◆ AIM OF THE TASK
Put every line of the material below into a JSON list of strings, one string per line, with blank lines skipped. Leave the pictures out.

◆ DATA PROVIDED
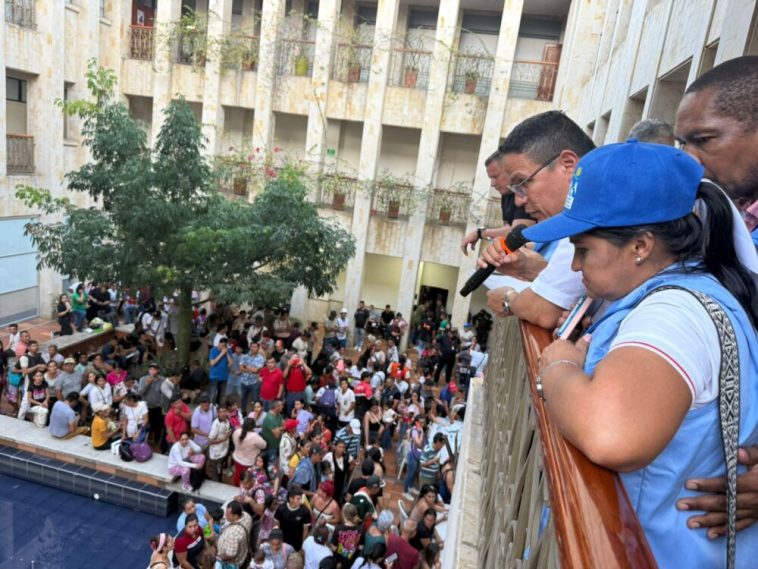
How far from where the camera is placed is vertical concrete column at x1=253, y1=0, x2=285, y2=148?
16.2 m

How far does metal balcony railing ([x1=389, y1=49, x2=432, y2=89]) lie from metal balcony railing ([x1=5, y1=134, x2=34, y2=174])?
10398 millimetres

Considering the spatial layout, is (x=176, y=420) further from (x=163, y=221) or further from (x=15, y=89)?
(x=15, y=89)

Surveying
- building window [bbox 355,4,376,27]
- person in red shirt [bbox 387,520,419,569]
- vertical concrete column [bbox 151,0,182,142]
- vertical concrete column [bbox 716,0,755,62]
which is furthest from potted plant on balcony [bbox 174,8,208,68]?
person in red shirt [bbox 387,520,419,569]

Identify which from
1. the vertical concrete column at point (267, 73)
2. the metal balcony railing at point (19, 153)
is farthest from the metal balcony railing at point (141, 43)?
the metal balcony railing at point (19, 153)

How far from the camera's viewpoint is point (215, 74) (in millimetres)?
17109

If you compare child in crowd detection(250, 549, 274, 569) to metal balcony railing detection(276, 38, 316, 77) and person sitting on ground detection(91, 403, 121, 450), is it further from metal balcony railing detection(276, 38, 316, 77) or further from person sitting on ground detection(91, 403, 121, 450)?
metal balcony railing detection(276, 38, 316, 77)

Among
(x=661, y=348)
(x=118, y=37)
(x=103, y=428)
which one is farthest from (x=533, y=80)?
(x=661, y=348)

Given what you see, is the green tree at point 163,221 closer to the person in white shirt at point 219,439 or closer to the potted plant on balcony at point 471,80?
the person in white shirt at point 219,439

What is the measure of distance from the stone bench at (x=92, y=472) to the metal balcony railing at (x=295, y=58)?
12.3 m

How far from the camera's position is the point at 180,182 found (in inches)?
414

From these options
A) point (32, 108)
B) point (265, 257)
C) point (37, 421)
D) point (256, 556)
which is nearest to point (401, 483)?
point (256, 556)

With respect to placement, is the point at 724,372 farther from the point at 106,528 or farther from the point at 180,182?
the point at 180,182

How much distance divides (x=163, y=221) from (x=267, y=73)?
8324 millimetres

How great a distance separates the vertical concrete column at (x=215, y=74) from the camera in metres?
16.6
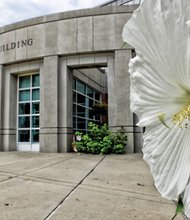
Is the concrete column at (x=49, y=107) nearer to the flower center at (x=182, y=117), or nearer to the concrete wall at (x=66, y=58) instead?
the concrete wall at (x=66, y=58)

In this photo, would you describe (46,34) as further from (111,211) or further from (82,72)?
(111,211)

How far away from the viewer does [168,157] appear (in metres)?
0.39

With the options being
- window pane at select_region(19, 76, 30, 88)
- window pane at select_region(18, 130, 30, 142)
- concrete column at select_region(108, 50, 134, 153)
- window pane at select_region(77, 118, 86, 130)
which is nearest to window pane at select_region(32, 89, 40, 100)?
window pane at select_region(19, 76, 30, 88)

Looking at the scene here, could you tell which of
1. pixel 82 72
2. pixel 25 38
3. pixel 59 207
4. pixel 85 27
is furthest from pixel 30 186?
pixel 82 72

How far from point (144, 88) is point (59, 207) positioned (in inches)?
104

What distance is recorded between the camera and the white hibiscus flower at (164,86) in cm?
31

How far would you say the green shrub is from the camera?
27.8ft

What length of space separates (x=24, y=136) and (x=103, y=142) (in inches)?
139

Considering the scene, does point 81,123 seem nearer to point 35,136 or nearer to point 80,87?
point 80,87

◆ EXERCISE OUTPUT
[
  "How far from where the camera is placed is vertical concrete column at x1=253, y1=0, x2=285, y2=148?",
  "16.2 m",
  "How far does metal balcony railing ([x1=389, y1=49, x2=432, y2=89]) lie from metal balcony railing ([x1=5, y1=134, x2=34, y2=174])?",
  "10398 millimetres",
  "Considering the spatial layout, is (x=176, y=420) further from (x=163, y=221) or further from (x=15, y=89)?",
  "(x=15, y=89)",
  "Surveying",
  "- building window [bbox 355,4,376,27]",
  "- person in red shirt [bbox 387,520,419,569]",
  "- vertical concrete column [bbox 151,0,182,142]",
  "- vertical concrete column [bbox 716,0,755,62]",
  "which is furthest from potted plant on balcony [bbox 174,8,208,68]?",
  "person in red shirt [bbox 387,520,419,569]",
  "Identify which from",
  "1. the vertical concrete column at point (267, 73)",
  "2. the metal balcony railing at point (19, 153)",
  "is farthest from the metal balcony railing at point (141, 43)?",
  "the metal balcony railing at point (19, 153)",
  "How far from the camera's viewpoint is point (215, 74) (in millimetres)?",
  "17109",
  "If you compare child in crowd detection(250, 549, 274, 569) to metal balcony railing detection(276, 38, 316, 77) and person sitting on ground detection(91, 403, 121, 450), is it further from metal balcony railing detection(276, 38, 316, 77) or further from person sitting on ground detection(91, 403, 121, 450)?",
  "metal balcony railing detection(276, 38, 316, 77)",
  "Among",
  "(x=661, y=348)",
  "(x=118, y=37)",
  "(x=103, y=428)",
  "which one is farthest from (x=533, y=80)?",
  "(x=661, y=348)",
  "Given what you see, is the green tree at point 163,221 closer to the person in white shirt at point 219,439 or closer to the potted plant on balcony at point 471,80?",
  "the person in white shirt at point 219,439",
  "What is the measure of distance from the stone bench at (x=92, y=472) to the metal balcony railing at (x=295, y=58)?",
  "12.3 m",
  "How far from the camera's position is the point at 180,182 found (in inches)?",
  "414",
  "From these options",
  "A) point (32, 108)",
  "B) point (265, 257)",
  "C) point (37, 421)",
  "D) point (256, 556)",
  "which is nearest to point (401, 483)?",
  "point (256, 556)",
  "With respect to placement, is the point at 724,372 farther from the point at 106,528 or farther from the point at 180,182?",
  "the point at 180,182",
  "How much distance divides (x=163, y=221) from (x=267, y=73)?",
  "8324 millimetres",
  "How great a distance separates the vertical concrete column at (x=215, y=74) from the camera in metres?",
  "16.6",
  "Is the concrete column at (x=49, y=107) nearer to the flower center at (x=182, y=117), or nearer to the concrete wall at (x=66, y=58) instead?",
  "the concrete wall at (x=66, y=58)",
  "In this photo, would you describe (46,34) as further from (111,211) or further from (82,72)?",
  "(111,211)",
  "How far away from the viewer does [168,157] appear (in metres)?",
  "0.39",
  "With the options being",
  "- window pane at select_region(19, 76, 30, 88)",
  "- window pane at select_region(18, 130, 30, 142)",
  "- concrete column at select_region(108, 50, 134, 153)",
  "- window pane at select_region(77, 118, 86, 130)",
  "which is nearest to window pane at select_region(32, 89, 40, 100)?",
  "window pane at select_region(19, 76, 30, 88)",
  "Looking at the scene here, could you tell which of",
  "1. pixel 82 72",
  "2. pixel 25 38",
  "3. pixel 59 207",
  "4. pixel 85 27",
  "is furthest from pixel 30 186?",
  "pixel 82 72",
  "How far from point (144, 88) is point (59, 207) positioned (in inches)?",
  "104",
  "What distance is recorded between the camera and the white hibiscus flower at (164,86) in cm?",
  "31",
  "How far would you say the green shrub is from the camera?",
  "27.8ft",
  "What length of space separates (x=24, y=136) and (x=103, y=142) (in inches)?",
  "139",
  "Considering the scene, does point 81,123 seem nearer to point 35,136 or nearer to point 80,87?",
  "point 80,87"
]